Kagamino's Blog

Kagamino's Blog

PostgreSQL aggregations: subqueries are not so bad

PostgreSQL

As I recently was sharing my postgres experience with a coworker, I noted something weird in a query plan of my first post.

Query Time
Subquery 500ms
Merged CTEs 100ms
Subquery — original
SELECT
  products.id,
  products.name,
  (SELECT COUNT(id) FROM reviews WHERE product_id = products.id) AS num_reviews,
  (SELECT COUNT(id) FROM orders  WHERE product_id = products.id) AS num_orders
FROM products;

Original subqueries query plan

Merged CTEs
WITH product_reviews AS (
  SELECT product_id, COUNT(id) AS num_reviews
  FROM reviews
  GROUP BY product_id
),
product_orders AS (
  SELECT product_id, COUNT(id) AS num_orders
  FROM orders
  GROUP BY product_id
)
SELECT
  products.id,
  products.name,
  COALESCE(product_reviews.num_reviews, 0) AS num_reviews,
  COALESCE(product_orders.num_orders,   0) AS num_orders
FROM products
LEFT JOIN product_reviews ON products.id = product_reviews.product_id
LEFT JOIN product_orders  ON products.id = product_orders.product_id;

Merged CTEs query plan

In the subqueries plan, each branch had a Bitmap Index Scan followed by a Bitmap Heap Scan. This is a common pattern, that we could say as “good enough”. But when this is the bottleneck of a query (as it is with 360ms), it’s a common idea to go and try to replace these two blocks by an Index Only Scan.

A simple fix

The idea of a Bitmap Index Scan + Bitmap Heap Scan is to use the index to filter (or prefilter) the rows from the index, which is really fast, and then go fetch the actual data from the main Heap memory (the table per se). For instance, instead of scanning 10GB of data, and dumping 90% of it, you use the index to find the 10% interesting rows, and then fetch the Heap blocks where the data lives. Note that you will actually fetch more than 10% of the disk data, because you are forced to load whole memory pages (around ~8KB by default). The Bitmap Heap Scan is really good when the chosen data lives close together, because you can fetch many rows in a single page read.
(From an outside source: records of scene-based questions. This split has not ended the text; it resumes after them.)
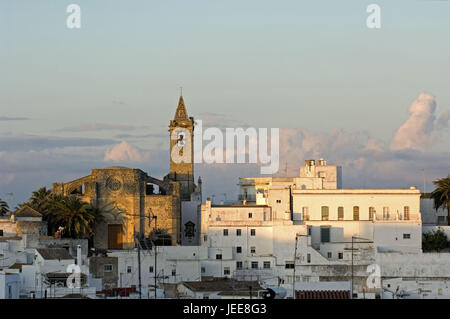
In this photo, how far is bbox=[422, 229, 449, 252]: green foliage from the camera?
6644 cm

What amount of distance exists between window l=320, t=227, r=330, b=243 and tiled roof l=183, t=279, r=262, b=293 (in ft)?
31.0

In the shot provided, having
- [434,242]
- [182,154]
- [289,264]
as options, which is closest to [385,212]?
[434,242]

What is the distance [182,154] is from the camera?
79.1 m

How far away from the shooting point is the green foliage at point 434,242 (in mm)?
66438

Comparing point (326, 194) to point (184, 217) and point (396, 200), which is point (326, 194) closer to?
point (396, 200)

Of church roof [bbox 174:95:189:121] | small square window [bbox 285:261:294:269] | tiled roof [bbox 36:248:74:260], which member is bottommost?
small square window [bbox 285:261:294:269]

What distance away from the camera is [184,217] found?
241 feet

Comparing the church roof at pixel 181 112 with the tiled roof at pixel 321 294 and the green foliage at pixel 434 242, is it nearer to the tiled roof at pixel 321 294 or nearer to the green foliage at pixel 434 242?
the green foliage at pixel 434 242

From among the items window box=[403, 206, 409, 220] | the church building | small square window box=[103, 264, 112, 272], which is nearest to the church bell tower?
the church building

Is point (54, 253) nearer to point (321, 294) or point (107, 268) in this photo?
point (107, 268)

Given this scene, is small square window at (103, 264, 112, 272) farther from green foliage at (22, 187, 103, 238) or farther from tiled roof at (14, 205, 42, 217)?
tiled roof at (14, 205, 42, 217)

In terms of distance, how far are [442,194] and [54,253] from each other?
92.3ft
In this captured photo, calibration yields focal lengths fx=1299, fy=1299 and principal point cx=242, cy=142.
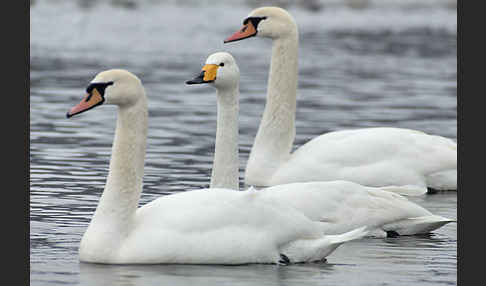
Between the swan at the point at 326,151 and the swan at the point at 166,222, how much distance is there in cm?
364

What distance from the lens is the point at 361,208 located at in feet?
35.6

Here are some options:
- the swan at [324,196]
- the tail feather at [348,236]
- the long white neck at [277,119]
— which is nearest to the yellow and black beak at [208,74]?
the swan at [324,196]

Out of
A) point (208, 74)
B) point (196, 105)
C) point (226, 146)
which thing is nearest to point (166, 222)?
point (226, 146)

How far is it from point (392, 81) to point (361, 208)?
53.0 feet

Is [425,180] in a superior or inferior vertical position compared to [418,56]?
inferior

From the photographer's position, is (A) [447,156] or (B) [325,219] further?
(A) [447,156]

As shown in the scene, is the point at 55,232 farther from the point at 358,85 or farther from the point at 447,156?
the point at 358,85

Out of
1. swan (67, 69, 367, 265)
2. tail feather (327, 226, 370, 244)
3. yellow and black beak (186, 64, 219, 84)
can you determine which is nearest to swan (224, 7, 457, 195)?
yellow and black beak (186, 64, 219, 84)

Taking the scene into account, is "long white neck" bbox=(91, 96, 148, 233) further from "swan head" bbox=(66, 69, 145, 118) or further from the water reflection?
the water reflection

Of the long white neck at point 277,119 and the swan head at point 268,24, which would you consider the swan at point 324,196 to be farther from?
the swan head at point 268,24

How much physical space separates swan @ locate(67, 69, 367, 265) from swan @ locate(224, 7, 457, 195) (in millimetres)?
3639

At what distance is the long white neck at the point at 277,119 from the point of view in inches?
540
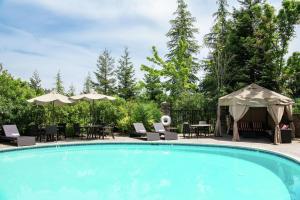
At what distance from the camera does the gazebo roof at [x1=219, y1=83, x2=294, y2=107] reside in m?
14.3

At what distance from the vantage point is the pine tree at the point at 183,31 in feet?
113

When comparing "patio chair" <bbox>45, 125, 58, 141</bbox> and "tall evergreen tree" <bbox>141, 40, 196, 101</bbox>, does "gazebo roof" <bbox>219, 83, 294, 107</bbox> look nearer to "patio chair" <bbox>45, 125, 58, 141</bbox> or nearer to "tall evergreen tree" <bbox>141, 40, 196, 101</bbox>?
"patio chair" <bbox>45, 125, 58, 141</bbox>

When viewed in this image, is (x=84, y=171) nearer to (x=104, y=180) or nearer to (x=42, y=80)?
(x=104, y=180)

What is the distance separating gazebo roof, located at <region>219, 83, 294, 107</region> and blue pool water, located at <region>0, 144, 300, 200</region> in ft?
10.5

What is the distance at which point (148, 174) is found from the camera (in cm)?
A: 878

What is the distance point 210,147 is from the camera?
1305cm

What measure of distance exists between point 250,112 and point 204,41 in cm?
1538

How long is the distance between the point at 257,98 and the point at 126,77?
28.1 meters

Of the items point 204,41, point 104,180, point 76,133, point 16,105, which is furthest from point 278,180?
point 204,41

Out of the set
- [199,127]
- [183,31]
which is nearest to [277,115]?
[199,127]

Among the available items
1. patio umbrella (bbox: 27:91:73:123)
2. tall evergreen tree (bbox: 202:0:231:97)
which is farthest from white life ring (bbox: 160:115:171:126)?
patio umbrella (bbox: 27:91:73:123)

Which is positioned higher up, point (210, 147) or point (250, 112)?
point (250, 112)

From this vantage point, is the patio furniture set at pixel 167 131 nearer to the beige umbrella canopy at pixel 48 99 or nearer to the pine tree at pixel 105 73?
the beige umbrella canopy at pixel 48 99

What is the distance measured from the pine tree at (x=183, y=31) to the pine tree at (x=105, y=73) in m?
12.7
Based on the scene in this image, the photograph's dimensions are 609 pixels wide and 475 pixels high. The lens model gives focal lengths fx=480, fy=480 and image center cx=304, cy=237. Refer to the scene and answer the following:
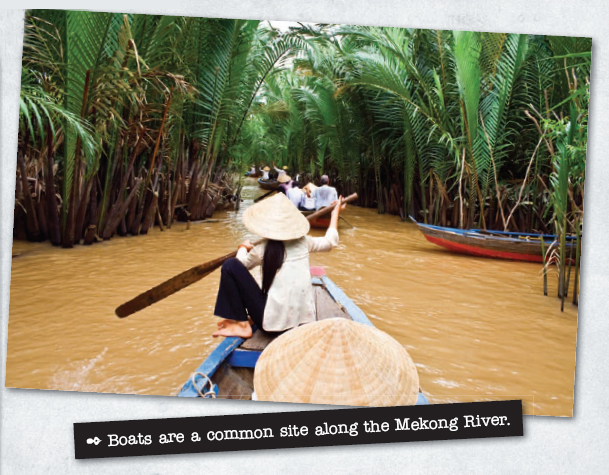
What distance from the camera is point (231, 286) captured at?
192cm

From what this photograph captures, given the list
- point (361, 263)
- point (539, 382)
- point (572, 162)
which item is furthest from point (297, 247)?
point (361, 263)

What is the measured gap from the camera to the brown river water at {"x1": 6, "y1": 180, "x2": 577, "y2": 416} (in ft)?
6.92

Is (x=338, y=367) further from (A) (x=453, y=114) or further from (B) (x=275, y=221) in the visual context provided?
(A) (x=453, y=114)

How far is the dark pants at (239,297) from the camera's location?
1.90 metres

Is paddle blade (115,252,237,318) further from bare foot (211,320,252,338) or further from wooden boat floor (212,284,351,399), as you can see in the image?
wooden boat floor (212,284,351,399)

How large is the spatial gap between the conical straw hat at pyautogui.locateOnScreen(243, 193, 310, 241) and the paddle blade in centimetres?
33

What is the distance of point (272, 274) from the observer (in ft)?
6.14

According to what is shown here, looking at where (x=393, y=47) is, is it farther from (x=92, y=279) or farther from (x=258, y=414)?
(x=258, y=414)

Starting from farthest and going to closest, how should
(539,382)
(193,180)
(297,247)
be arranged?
(193,180) < (539,382) < (297,247)

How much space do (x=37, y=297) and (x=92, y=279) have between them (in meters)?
0.64

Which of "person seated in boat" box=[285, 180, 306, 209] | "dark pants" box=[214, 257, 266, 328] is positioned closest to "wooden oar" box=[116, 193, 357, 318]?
"dark pants" box=[214, 257, 266, 328]

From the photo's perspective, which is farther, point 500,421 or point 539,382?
point 539,382
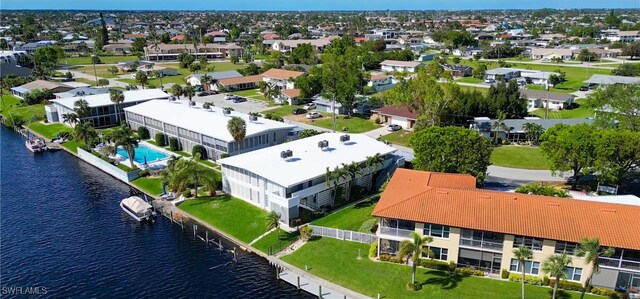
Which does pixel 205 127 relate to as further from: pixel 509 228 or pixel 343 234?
pixel 509 228

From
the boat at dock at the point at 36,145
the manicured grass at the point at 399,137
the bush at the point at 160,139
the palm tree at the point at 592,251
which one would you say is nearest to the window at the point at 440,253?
the palm tree at the point at 592,251

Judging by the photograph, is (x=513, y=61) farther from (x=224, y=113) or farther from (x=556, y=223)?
(x=556, y=223)

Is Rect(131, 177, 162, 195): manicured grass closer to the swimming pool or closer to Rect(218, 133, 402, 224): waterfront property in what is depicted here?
the swimming pool

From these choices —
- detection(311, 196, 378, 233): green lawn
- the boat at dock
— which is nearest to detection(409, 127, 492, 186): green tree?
detection(311, 196, 378, 233): green lawn

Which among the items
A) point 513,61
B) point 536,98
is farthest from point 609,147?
point 513,61

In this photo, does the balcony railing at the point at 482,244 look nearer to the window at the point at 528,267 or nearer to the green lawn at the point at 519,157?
the window at the point at 528,267

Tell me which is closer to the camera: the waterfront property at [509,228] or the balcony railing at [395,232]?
the waterfront property at [509,228]
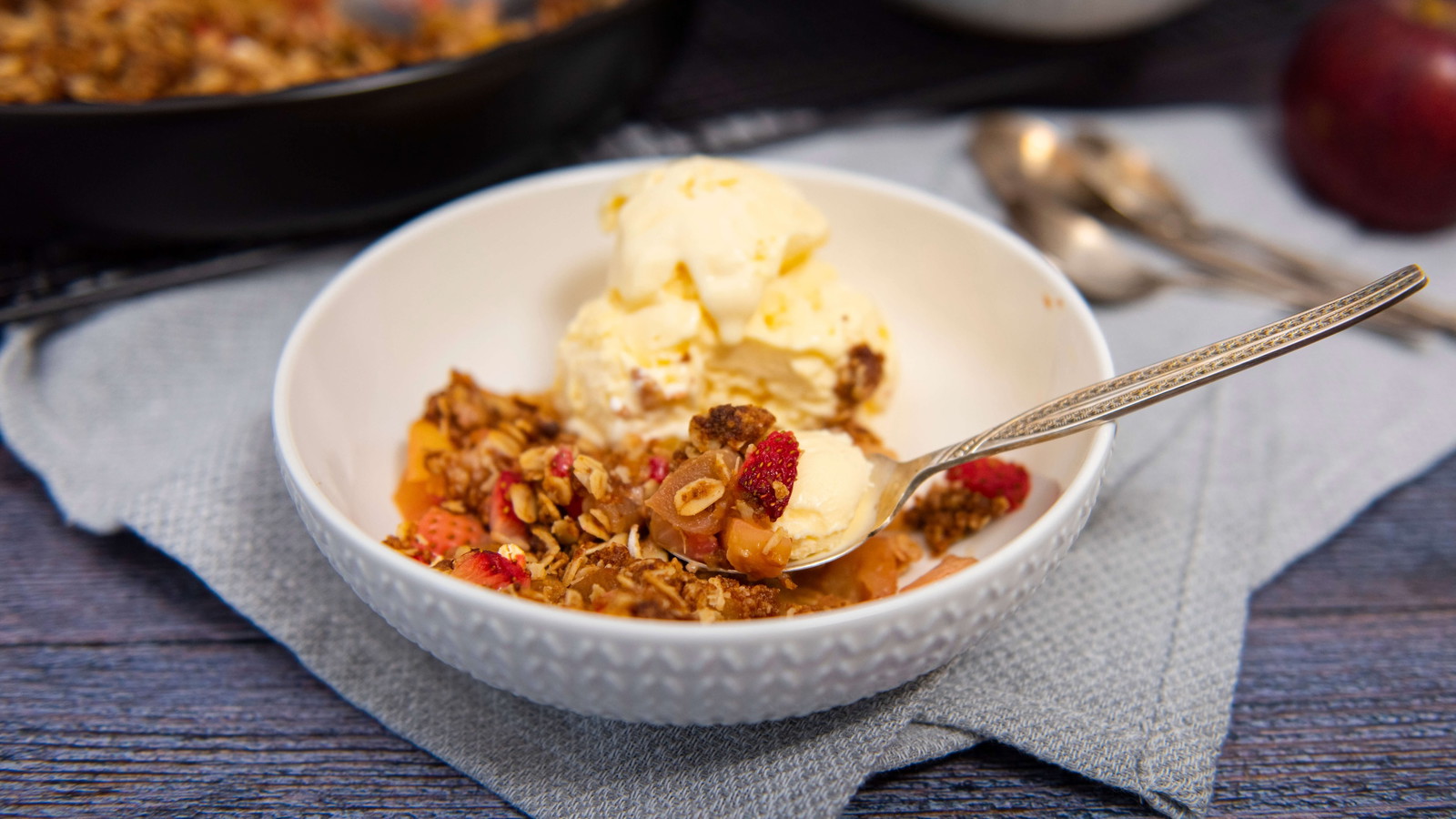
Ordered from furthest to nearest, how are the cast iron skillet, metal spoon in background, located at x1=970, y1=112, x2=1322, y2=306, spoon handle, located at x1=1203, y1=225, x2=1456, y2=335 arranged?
1. metal spoon in background, located at x1=970, y1=112, x2=1322, y2=306
2. spoon handle, located at x1=1203, y1=225, x2=1456, y2=335
3. the cast iron skillet

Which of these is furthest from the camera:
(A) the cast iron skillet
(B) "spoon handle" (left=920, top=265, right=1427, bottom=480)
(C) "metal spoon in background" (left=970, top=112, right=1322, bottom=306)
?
(C) "metal spoon in background" (left=970, top=112, right=1322, bottom=306)

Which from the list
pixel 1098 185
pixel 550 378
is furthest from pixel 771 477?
pixel 1098 185

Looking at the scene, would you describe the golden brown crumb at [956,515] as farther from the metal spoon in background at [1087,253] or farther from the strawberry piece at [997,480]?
the metal spoon in background at [1087,253]

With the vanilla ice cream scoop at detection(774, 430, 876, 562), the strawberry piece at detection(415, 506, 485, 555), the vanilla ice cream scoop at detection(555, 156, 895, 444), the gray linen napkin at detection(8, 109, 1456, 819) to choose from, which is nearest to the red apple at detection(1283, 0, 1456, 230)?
the gray linen napkin at detection(8, 109, 1456, 819)

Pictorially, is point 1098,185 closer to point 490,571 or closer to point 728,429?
point 728,429

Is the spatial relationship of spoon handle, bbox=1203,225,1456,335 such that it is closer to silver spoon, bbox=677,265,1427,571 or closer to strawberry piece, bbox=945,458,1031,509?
silver spoon, bbox=677,265,1427,571

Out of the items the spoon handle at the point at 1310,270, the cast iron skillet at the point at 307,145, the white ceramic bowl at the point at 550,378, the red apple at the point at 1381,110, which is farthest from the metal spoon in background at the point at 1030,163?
the cast iron skillet at the point at 307,145

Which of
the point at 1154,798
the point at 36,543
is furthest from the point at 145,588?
the point at 1154,798

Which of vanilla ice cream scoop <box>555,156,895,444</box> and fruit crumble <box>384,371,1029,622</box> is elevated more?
vanilla ice cream scoop <box>555,156,895,444</box>
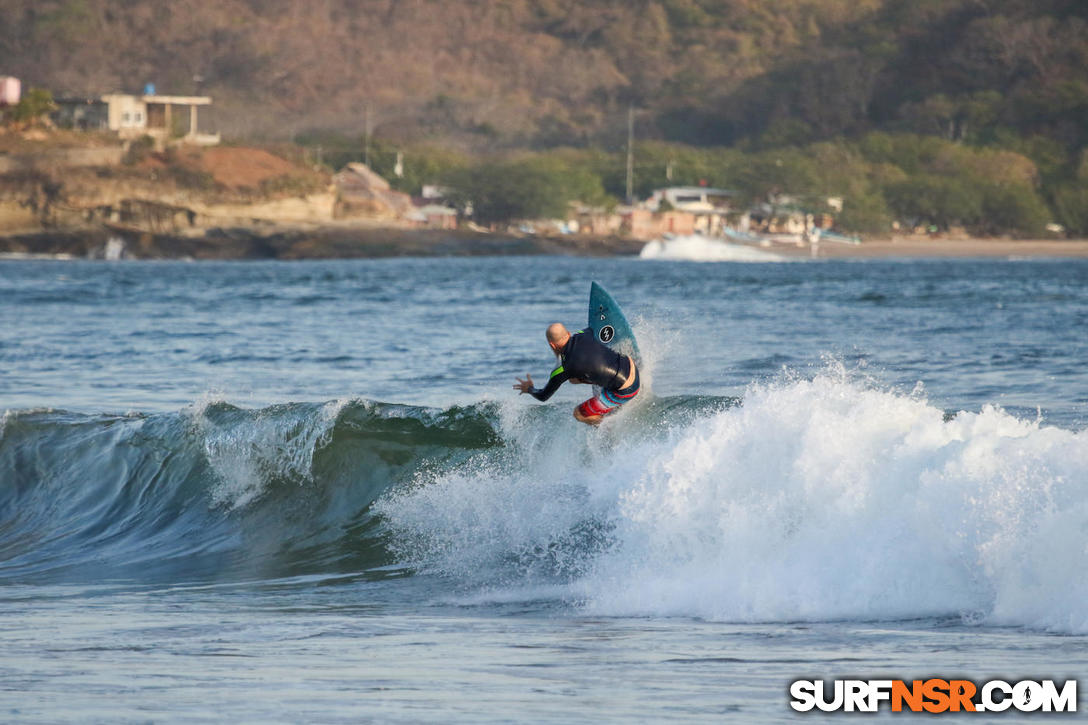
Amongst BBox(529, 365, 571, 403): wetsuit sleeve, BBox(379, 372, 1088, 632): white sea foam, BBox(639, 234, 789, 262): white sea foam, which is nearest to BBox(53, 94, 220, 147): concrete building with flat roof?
BBox(639, 234, 789, 262): white sea foam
However, when using subqueries, the independence between loops of the query leads to a bad correlation of heap pages: you may access several times during the query to the same heap page, but you will pay the cost several times too (in a single Bitmap Heap Scan, it’s smart and groups data access from a single page).

The other weird thing is that the query shouldn’t even need to make a data fetch: the index is good enough to answer the query, we only need to know how many rows were matched for each product.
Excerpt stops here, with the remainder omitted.